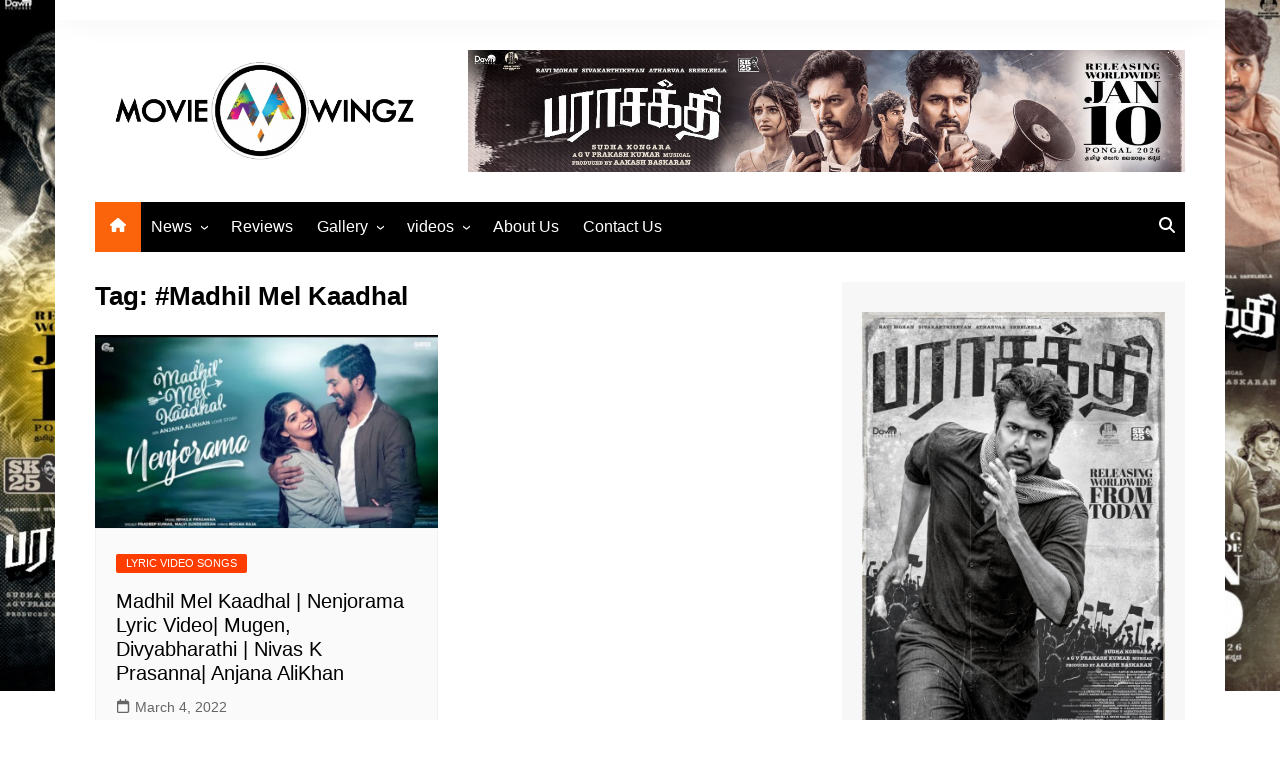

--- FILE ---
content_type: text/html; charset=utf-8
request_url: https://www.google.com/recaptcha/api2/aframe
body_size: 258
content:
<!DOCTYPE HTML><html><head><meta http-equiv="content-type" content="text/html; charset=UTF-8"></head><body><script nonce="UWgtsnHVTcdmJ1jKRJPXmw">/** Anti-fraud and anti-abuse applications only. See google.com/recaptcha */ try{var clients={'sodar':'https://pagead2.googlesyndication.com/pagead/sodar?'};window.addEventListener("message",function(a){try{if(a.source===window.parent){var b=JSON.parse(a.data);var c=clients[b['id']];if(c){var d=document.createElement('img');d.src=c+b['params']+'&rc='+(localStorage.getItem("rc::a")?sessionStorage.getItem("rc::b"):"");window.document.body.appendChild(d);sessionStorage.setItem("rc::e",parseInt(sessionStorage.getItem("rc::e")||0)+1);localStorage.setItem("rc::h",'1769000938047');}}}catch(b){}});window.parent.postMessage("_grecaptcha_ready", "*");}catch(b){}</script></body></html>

#### Problem
Give back all the material exactly, with no pictures.

#### Solution to this task
--- FILE ---
content_type: text/html; charset=utf-8
request_url: https://www.google.com/recaptcha/api2/aframe
body_size: 258
content:
<!DOCTYPE HTML><html><head><meta http-equiv="content-type" content="text/html; charset=UTF-8"></head><body><script nonce="UWgtsnHVTcdmJ1jKRJPXmw">/** Anti-fraud and anti-abuse applications only. See google.com/recaptcha */ try{var clients={'sodar':'https://pagead2.googlesyndication.com/pagead/sodar?'};window.addEventListener("message",function(a){try{if(a.source===window.parent){var b=JSON.parse(a.data);var c=clients[b['id']];if(c){var d=document.createElement('img');d.src=c+b['params']+'&rc='+(localStorage.getItem("rc::a")?sessionStorage.getItem("rc::b"):"");window.document.body.appendChild(d);sessionStorage.setItem("rc::e",parseInt(sessionStorage.getItem("rc::e")||0)+1);localStorage.setItem("rc::h",'1769000938047');}}}catch(b){}});window.parent.postMessage("_grecaptcha_ready", "*");}catch(b){}</script></body></html>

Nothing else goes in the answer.